Using that statement a second time made it impossible for Malachi to ignore. He crossed his arms over his chest and full on faced Chip who matched his defensive posture right down to the head tilting back and chin popping up. Hyperaware that the man had a handful of inches of height and fifty pounds of muscle on Malachi’s leaner form did nothing to urge him to back down.

“You want to tell me what that means?” Malachi asked.

“No,” Chip returned shortly, “I want you to stop asking questions.”

“Since when am I not allowed to bring up a problem with you? That’s not how this is gonna play—”

“You’re a good guy,” his boss jumped in before Malachi could adequately express how uncomfortable the conversation had turned, “and I like you, but things here can be a lot better when you do your job, supervise the crew, and don’t ask questions in between.”

Malachi hated the moments in his life when things became so unbearably, painfully clear that he felt like an idiot. This was one of those times.

What scheme could Chip be running?

It couldn’t be insurance fraud. Chip paid into insurance for his business and employees, but claims were far and few between, and had nothing to do with missing supplies and messed up numbers. It was unlikely that the missing supplies would be sold for profit, so Malachi didn’t give that route much consideration, either.

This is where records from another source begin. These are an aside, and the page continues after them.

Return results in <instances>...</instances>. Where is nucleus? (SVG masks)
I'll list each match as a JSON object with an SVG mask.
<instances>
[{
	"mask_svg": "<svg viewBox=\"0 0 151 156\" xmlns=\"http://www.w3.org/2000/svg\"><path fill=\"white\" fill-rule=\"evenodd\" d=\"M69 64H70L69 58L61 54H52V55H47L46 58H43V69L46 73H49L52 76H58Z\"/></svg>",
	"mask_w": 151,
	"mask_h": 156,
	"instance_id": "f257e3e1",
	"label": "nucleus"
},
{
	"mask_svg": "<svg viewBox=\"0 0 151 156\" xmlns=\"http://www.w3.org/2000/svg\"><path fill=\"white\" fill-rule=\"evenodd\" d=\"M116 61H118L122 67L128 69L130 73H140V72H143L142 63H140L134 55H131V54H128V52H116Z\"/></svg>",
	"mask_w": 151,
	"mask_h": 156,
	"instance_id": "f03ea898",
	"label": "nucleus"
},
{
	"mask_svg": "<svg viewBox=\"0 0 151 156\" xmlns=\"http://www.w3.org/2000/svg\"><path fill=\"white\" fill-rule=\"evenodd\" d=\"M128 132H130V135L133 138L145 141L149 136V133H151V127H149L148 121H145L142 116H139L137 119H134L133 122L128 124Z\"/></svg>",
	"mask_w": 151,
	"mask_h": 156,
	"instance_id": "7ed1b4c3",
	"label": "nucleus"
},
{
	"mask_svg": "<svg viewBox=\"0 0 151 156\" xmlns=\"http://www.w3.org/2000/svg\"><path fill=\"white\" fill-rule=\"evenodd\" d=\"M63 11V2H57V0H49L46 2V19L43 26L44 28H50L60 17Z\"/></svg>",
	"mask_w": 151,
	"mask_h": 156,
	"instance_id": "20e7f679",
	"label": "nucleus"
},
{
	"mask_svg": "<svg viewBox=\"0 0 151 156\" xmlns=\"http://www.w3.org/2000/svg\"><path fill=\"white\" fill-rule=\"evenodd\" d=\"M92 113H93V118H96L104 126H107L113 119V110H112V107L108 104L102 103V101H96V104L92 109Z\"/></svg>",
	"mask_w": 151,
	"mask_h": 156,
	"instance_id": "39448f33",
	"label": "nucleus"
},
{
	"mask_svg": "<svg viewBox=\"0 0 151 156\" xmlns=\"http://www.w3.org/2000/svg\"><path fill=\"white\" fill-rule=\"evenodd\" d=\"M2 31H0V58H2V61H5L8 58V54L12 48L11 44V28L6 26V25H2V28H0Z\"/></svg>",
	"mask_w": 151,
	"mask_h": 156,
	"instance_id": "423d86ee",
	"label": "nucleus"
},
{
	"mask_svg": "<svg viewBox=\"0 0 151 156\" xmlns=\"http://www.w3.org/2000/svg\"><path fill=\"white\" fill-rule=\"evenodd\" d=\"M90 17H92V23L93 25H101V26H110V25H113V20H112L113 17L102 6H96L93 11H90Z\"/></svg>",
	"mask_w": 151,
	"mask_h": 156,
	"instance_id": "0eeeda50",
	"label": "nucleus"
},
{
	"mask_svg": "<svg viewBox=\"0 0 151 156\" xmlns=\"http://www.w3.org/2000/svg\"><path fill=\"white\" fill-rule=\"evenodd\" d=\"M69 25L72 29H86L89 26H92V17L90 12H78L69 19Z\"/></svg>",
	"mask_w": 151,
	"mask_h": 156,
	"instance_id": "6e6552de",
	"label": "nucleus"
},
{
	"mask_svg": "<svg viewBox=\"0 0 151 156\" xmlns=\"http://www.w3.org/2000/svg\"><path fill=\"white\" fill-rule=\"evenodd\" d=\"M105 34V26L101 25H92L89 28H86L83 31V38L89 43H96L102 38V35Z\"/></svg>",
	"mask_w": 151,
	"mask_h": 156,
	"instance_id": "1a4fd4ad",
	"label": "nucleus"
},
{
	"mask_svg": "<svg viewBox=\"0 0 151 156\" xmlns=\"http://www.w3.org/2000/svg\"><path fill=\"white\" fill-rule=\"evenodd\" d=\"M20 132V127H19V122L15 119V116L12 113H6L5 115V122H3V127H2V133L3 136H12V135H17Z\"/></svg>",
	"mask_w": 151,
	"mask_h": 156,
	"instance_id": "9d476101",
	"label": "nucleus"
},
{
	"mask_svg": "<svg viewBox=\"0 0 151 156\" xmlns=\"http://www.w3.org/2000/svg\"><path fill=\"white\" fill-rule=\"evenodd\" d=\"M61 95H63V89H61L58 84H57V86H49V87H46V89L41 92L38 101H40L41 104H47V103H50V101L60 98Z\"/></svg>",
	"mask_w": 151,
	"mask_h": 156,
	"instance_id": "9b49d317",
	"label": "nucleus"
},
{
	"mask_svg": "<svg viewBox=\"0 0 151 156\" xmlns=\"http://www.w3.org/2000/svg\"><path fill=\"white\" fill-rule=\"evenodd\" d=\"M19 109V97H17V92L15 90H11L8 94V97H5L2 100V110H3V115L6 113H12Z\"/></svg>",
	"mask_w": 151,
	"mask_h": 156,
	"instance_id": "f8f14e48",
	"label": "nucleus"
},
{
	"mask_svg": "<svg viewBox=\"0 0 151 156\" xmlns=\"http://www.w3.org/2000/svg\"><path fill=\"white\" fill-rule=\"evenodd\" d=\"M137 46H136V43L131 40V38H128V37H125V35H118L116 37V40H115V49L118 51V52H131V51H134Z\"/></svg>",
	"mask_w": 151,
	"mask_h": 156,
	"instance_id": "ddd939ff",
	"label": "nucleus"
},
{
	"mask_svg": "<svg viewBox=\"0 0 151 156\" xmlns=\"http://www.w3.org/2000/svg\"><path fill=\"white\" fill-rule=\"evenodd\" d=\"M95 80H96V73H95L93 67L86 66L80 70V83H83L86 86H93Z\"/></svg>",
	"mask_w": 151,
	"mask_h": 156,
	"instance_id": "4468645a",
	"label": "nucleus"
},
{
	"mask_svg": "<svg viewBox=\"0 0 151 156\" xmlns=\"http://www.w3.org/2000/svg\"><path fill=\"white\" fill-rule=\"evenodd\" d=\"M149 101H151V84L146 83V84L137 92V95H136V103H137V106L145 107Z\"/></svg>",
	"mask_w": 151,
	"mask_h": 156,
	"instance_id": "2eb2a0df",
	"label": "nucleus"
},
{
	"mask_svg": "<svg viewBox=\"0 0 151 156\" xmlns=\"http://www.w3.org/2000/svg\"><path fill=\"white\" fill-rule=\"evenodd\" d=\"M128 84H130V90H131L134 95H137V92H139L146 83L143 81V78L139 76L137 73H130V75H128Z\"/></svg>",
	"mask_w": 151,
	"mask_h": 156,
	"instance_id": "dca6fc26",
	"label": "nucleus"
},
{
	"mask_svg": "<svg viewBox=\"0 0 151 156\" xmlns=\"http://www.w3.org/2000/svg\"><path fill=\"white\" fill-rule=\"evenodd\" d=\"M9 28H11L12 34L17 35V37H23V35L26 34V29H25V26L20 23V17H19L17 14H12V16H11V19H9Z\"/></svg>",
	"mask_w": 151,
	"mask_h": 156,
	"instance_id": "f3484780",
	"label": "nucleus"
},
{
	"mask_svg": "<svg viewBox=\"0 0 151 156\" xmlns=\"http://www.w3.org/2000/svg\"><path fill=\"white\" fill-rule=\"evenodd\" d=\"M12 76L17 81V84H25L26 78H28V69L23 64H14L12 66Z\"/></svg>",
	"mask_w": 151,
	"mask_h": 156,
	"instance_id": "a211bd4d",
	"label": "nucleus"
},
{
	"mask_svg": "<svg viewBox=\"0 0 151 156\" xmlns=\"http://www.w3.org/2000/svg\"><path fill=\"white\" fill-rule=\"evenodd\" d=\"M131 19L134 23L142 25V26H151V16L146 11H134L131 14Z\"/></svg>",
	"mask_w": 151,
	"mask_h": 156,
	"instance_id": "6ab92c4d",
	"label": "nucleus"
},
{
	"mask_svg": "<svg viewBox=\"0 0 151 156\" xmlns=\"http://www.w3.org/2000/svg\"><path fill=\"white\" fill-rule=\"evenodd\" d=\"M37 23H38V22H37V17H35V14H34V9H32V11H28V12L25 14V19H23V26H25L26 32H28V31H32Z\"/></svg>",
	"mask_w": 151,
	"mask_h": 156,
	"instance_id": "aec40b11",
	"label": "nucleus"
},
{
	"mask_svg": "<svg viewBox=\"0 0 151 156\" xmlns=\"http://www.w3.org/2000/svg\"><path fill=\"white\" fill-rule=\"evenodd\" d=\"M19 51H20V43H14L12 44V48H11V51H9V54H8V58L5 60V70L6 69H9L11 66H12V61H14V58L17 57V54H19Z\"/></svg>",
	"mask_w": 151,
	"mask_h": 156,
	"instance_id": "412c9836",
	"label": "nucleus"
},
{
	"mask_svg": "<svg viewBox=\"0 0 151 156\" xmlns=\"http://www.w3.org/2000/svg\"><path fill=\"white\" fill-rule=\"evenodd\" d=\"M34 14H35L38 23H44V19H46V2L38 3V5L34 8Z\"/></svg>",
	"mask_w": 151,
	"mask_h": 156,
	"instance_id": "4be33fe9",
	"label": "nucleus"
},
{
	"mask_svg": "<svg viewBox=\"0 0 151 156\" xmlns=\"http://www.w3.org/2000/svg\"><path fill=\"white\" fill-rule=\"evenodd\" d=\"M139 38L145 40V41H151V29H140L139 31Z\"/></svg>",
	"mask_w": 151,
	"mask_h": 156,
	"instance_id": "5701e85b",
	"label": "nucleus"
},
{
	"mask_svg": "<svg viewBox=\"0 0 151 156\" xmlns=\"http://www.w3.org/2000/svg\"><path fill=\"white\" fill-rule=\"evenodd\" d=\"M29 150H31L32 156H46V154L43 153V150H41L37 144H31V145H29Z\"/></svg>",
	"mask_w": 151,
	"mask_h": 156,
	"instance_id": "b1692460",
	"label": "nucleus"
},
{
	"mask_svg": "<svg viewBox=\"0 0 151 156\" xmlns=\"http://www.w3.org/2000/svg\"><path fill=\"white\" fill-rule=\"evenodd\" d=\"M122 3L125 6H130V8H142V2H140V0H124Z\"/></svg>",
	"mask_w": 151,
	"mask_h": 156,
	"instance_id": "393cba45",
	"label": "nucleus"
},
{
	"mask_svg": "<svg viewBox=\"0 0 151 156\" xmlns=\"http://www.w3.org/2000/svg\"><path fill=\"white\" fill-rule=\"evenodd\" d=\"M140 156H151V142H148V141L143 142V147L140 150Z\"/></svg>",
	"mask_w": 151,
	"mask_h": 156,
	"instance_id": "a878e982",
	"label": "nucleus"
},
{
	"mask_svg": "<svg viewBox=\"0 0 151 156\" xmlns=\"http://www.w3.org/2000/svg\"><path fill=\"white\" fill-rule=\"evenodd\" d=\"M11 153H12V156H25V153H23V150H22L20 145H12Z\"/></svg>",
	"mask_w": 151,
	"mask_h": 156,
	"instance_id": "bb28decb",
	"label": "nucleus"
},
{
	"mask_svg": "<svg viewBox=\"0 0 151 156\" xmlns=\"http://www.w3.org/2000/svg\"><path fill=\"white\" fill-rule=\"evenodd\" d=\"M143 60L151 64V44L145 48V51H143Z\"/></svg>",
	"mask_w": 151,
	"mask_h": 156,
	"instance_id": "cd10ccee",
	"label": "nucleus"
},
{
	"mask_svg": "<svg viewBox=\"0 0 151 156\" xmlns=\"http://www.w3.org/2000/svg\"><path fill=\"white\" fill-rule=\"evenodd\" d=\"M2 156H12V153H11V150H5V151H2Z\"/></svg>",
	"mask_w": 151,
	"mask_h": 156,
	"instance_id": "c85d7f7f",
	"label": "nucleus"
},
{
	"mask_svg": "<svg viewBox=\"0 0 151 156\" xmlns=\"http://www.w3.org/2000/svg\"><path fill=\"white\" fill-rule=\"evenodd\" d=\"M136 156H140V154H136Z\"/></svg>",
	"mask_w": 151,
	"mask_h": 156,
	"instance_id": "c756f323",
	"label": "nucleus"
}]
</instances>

The fact Malachi had become more aware over the past couple of years of numbers not matching up gave him an easy timeline in his head to go back to. He tried to find a common similarity between each event, and only came up with one thing.

Chip’s nephew.

Natan—better known as Natty to the guys in Chip’s crew—hauled every load that came to Malachi’s mind where something had come up short. Better yet, the guy’s trips across the rural highway known as the Renous happened every time, too. What reason would the hardware store—and Chip—have to show the weight and expense of freight on a truck that didn’t exist?

Unless there was something on the truck.

But what?

“The numbers work out in the end,” Chip added, spinning on the heels of his boots as he seemed to take Malachi’s quietness as his willingness to end the conversation. “Shit gets damaged, excess is written off. Whatever. It’s not an issue.”

If only Malachi could leave it at that—his moral compass wouldn’t let him do it, though. When everything added up, from log books to invoices, to say there was something there ... what was it? Where it was didn’t seem all that important to Malachi anymore.

He had questions.

No doubt, that would be a problem for Chip.

At Chip’s back, Malachi asked, “What’s he hauling on the truck?”

His boss paused in his steps.

Even his shoulders tensed.

Malachi hit the nail right on the head. “That’s what it is, huh? Isn’t he always hauling into Montgomery Mountain for those fucking trips?”

“Malachi, if I wasn’t already clear—”

“No, we’re not gonna do that right now.” It pissed Malachi off more that he handed this man respect, friendship, and trust, but Chip couldn’t give it back when push came to shove. “At least tell me what kind of shit you’re letting me walk through working for you, Chip.”

After everything, Malachi felt owed that much. At the very least. He’d worked hard to keep his ass out of trouble and repair the damage he’d done to his reputation in his youth. Being young and dumb wasn’t a good enough excuse for him after a certain point in his life—no part of him wanted to be the punk that got the pointed finger first whenever something happened like he had to be the default cause.

That time was long over.

“I guess you’ve not had time to consider it,” Chip said, glancing over his shoulder to stare Malachi down, “but the fact that I know exactly what kind of man you are is the reason why you have to ask me about any of it at all. Consider it the best I can do—you know nothing, and no one can, or will, say anything different at the end of the day. Isn’t that what matters?”

No.

Not at all.

“I know something, Chip.” He shrugged. “I know something now.”

Maybe the details weren’t all that important in the grand scheme of things. Just knowing something underhanded was happening around him drew a big line in the sand for Malachi. The suggestion of impropriety was more than enough. Stand for something or fall for everything, right?